A Plea for Hope and Faith

Polly: Often the struggle to take care of an autistic child is overwhelming. Sometimes there comes a point when the parents must face the fact that everything they have tried has not helped. Yet it is so hard to give up hope and trying. Not everyone can do that. No one should criticize a parent who has tried and failed at this enormous challenge. Also, no one should tell parents that there is no hope, because there are cases where gradual progress has been made, and people have gotten their children back. Kathy is a fortunate mother who has seen progress with her autistic kids. When told to stop talking about so many holistic interventions and to just accept her sweet angels for what they are, she could not agree to do so.

Kathy: Many of us believe our kids were perfect when born and something happened afterwards (vaccines, environment who knows?). There are others who know there was something different at birth. It matters not WHEN autism occurs, only that it is here, and what are we going to do about it? Is it an attitude adjustment, a blessing, a challenge? No matter what, it takes a lot of faith and courage and help from others who have gone through it, to get through it.

Whether there is something viral, structural, metabolic, endocrinological, or immunological, this is something that has increased in epidemic proportions, and I frankly want this to cease in our generation. Notwithstanding, the greatness of their spirits is unquestionable and truly deserved. I believe that autism is not spiritual, it is a temporal, temporary state in which these kids have been “assigned” so to speak. I think God gave us brains, and the ability to heal diseases and “states.” It is our personal responsibility and our stewardship to find these answers for our children, to make their lives more pleasant and more livable, and to help them to be more accountable, more productive, more able to take care of themselves. If that doesn’t happen, don’t think for a minute that in this journey I have not “accepted” who they are, and what they have taught me. There is not a difference or spectrum of my love and compassion for both!

I know this will be hard to hear, but let’s put this on the table…. I have “healed” my son from a metabolic disorder and epilepsy, ASSOCIATED so often with autism. I have also increased both my children’s immune panels to normal reference ranges. Their gastrointestinal health is the best ever. I have been able to take aides off one child, and make the other child more independent. Hope and salvation, if you want to call it that, can turn into despair and loss, if the nutritional problems in the child are not counteracted BY THE PARENTS. Our children do not reach for the DMG and they do not reach for these things, because they CANNOT COMMUNICATE their needs.

If research accumulates in a certain area that I feel addresses my children’s problems, should I just stand still and not venture? Sometimes, I do. Sometimes I don’t. It depends on our families resources, strength, will, courage, and frankly, money! Every Mom knows their kid’s constitution, their weaknesses, but your list invites me to encourage and applaud the weaknesses, to not invite out in any form (Facilitated Communication or speech) my children’s true “voices”. My children both expressively and by FC (Facilitated Communication) have communicated “I HATE AUTISM. I LOVE ME, BUT I HATE BEING SILENT. I HATE NOT BEING ABLE TO UNDERSTAND PEOPLE. I HATE BEING FRUSTRATED. I HATE BEING SILENT. I HAVE SOMETHING TO SAY.”
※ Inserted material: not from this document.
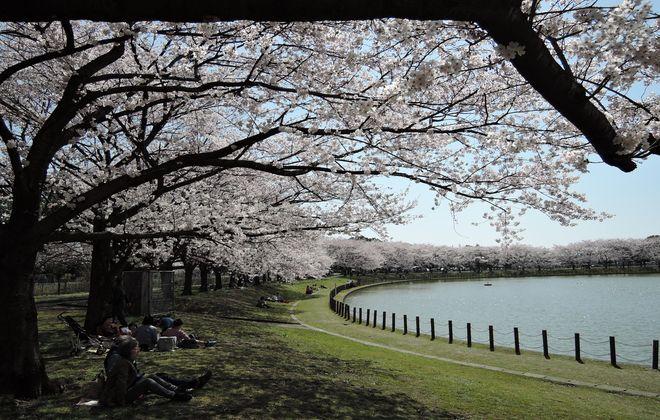 県民健康福祉村(野鳥の池・修景池)満開の桜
How long do you want to prolong their prison sentence? If you do not allow others to express “what has worked” for their children that is what you do. Do you know what my higher functioning child says? She says, “Tell them, Mom, I can think really clear now. Tell them I can speak with my own voice!” Put yourself in their shoes for one moment. If you had a time in your life where you were able to speak, and to think clearly, and someone took that away, how would you feel? Frustrated, angry? No wonder some of our kids have behavior problems! If you really thought about it further, even if they NEVER talked, NEVER developed, do you give them any credit that deep inside, they feel, think and want their needs known? I frankly view them as “stroke” patients, who have it upstairs, but cannot communicate these truths to you.

If I “spin my wheels” all my life in my pursuit to find answers to autism, I think I have fulfilled my stewardship as their Mom and provider. Spinning wheels still gets you something in return, and yes, patience is a virtue. This is also part of the journey. This is part of the no pain, no gain part of autism. What your list asks of me, is to not obtain these higher ideals for my children, to view them as creatures from another planet, or angels so speak, and to put them on some kind of spiritual pedestal!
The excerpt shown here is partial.